4. Back it up: Having backups of your data is always a good idea whether it is stored in the cloud or not.
5. Use more than one cloud service: A multi-cloud strategy minimizes the risk of widespread data loss or downtime due to a localized component failure in a cloud-computing environment. Develop a security platform that allows the business to implement consistent data protection policies across multiple cloud services, preferably one that does not involve complex key management or policy administration.
6. Educate employees on security: People, processes and technology all need to play critical roles in ensuring adequate safeguards are in place. Proactive steps can be taken to avoid costly mistakes.
7. Establish comprehensive data governance policies: Governance needs to be clearly established and policies need to be put in place to ensure compliance with internal and external data privacy mandates. Data should be classified based on sensitivity and the correct data security techniques need to be applied to each class of data.
8. Implement data security services: Consider offering security services such as “encryption-as-a-service” or “tokenization-as-a-service” to business units within the enterprise to enable compliant cloud use/adoption while protecting data being processed and stored in the cloud.

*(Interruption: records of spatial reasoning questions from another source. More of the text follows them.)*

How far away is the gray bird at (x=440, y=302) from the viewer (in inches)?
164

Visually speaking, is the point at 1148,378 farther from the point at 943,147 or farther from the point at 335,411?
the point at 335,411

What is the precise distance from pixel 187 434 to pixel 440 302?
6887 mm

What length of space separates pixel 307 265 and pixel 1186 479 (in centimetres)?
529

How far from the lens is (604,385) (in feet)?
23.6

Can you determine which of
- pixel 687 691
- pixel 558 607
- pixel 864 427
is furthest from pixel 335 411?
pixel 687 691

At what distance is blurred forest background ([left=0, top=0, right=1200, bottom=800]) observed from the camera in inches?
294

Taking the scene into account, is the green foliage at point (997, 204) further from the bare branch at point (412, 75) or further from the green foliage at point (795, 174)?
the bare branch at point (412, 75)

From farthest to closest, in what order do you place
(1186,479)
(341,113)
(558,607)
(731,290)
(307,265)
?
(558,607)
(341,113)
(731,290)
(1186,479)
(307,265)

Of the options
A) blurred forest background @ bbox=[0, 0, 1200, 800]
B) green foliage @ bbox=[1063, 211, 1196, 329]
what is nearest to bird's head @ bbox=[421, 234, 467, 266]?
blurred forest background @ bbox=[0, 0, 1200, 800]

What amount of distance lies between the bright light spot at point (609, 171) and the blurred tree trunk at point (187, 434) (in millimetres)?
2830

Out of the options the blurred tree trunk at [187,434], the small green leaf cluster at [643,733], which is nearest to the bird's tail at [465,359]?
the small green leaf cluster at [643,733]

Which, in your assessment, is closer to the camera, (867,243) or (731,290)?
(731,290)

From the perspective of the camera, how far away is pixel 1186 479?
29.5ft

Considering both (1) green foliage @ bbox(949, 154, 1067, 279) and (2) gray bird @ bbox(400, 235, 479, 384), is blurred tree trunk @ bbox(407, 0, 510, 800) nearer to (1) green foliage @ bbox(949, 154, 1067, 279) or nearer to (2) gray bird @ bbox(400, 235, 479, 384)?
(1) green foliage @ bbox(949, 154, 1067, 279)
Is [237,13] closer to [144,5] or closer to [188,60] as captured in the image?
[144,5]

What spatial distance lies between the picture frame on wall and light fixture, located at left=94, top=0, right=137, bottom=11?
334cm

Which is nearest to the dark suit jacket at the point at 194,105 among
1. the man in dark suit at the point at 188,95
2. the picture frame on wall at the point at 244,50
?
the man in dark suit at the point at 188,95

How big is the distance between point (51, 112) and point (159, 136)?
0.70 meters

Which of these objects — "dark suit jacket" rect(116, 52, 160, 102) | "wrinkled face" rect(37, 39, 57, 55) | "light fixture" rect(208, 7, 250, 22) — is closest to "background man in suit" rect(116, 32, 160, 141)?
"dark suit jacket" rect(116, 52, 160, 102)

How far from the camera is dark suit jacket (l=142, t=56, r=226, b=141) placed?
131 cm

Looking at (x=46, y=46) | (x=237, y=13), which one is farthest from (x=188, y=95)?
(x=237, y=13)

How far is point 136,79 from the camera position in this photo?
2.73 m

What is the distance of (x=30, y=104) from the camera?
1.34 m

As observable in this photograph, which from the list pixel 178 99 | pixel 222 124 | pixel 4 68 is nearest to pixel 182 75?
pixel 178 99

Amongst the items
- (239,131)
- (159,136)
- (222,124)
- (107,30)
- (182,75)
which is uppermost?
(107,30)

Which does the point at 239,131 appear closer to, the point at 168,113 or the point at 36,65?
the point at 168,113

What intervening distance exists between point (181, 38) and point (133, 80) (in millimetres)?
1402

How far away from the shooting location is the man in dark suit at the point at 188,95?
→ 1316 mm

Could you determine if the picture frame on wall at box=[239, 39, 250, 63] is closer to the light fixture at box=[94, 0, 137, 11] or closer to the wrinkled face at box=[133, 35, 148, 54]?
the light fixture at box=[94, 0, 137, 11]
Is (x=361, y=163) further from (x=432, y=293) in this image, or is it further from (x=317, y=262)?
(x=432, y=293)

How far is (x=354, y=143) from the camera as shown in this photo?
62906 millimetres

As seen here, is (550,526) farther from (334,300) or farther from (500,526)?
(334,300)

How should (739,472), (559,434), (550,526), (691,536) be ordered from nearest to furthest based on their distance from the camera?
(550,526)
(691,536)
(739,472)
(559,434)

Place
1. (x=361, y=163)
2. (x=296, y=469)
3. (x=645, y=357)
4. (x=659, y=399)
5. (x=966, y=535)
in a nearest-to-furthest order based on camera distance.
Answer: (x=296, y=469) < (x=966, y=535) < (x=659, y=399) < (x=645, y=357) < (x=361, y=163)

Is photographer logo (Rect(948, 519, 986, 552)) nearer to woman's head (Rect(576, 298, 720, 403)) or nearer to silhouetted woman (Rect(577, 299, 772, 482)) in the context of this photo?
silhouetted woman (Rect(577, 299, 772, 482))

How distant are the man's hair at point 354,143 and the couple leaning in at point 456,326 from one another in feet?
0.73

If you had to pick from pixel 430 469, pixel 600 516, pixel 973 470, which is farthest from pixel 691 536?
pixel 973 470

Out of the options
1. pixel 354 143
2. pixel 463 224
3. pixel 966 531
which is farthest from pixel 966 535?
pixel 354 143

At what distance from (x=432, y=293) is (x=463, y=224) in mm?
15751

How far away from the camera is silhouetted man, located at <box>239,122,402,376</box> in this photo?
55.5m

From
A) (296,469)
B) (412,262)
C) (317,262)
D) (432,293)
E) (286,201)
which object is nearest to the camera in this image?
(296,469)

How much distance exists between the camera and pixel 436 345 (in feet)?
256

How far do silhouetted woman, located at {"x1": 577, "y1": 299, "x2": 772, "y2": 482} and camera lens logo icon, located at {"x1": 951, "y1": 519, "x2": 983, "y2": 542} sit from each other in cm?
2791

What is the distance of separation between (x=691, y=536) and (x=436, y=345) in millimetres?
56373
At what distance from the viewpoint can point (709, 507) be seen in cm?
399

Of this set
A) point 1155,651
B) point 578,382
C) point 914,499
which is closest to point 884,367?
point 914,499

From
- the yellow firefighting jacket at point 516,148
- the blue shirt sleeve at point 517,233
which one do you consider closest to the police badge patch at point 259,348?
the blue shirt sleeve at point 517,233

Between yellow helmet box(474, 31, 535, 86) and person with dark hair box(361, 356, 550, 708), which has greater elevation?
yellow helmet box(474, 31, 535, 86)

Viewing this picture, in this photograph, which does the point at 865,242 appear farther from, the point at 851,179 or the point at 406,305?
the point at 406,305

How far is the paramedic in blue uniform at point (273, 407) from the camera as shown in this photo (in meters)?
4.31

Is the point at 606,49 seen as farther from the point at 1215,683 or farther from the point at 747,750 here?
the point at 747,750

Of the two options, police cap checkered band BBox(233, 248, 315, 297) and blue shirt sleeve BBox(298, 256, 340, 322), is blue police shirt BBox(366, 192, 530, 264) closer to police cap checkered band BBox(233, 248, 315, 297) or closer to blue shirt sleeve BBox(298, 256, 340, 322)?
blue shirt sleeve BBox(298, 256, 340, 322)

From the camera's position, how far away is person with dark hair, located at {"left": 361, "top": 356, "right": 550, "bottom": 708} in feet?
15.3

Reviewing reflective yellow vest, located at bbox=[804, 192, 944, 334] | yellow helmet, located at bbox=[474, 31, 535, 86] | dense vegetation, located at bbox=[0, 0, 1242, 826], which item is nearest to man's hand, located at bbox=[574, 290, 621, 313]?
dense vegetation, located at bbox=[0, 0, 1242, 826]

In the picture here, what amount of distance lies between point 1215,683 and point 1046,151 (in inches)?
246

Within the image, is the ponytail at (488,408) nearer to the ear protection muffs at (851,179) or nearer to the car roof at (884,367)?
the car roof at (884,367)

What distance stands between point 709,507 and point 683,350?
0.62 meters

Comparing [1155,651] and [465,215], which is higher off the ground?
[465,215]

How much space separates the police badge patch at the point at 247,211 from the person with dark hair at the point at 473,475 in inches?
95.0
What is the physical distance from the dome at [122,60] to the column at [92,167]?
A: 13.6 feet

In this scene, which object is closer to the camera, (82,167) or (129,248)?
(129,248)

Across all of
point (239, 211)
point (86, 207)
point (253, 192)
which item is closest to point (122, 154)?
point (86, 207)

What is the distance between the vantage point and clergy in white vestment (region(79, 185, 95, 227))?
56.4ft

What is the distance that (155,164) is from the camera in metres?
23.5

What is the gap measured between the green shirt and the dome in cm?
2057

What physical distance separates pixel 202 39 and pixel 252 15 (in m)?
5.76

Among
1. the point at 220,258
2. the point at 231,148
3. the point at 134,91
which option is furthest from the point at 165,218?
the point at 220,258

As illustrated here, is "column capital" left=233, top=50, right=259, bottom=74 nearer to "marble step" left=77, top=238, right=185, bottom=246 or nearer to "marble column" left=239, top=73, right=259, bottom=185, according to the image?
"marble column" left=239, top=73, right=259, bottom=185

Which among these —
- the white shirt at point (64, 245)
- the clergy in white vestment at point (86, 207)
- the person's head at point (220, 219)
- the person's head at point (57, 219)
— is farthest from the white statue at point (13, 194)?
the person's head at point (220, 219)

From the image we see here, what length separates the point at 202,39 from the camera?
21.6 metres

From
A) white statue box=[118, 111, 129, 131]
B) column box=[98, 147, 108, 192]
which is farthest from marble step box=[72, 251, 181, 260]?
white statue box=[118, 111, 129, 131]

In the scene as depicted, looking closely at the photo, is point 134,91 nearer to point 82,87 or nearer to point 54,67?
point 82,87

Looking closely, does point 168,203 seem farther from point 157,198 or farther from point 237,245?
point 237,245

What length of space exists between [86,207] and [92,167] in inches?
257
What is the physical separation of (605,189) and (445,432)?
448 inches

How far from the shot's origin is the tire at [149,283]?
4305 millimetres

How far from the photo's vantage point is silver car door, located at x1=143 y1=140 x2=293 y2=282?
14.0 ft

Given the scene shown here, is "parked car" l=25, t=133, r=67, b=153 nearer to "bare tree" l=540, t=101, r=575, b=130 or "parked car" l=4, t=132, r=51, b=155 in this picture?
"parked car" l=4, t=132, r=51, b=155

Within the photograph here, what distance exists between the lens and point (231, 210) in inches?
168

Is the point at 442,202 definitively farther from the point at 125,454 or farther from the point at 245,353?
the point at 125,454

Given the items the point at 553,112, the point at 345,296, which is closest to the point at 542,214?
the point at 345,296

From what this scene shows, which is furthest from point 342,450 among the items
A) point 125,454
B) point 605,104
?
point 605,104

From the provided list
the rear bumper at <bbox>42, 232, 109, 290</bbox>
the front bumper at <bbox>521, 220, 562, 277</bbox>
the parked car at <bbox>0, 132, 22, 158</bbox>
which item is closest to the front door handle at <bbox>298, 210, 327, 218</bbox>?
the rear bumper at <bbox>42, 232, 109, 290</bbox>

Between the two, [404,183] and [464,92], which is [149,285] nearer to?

9. Do encryption right: Do not store encryption keys in the software where you store your data. IT teams need to keep physical ownership of encryption keys as well as vet the strength of the encryption techniques being used. And don’t forget data in-use. Data in use is, effectively, the data that has been loaded into a process and is in the memory of the program that is running. In general, this data is in the clear while being processed and is typically not protected by techniques such as the in-cloud based encryption provided by the cloud service provider. Make sure you own the entire encryption process of your sensitive and regulated data.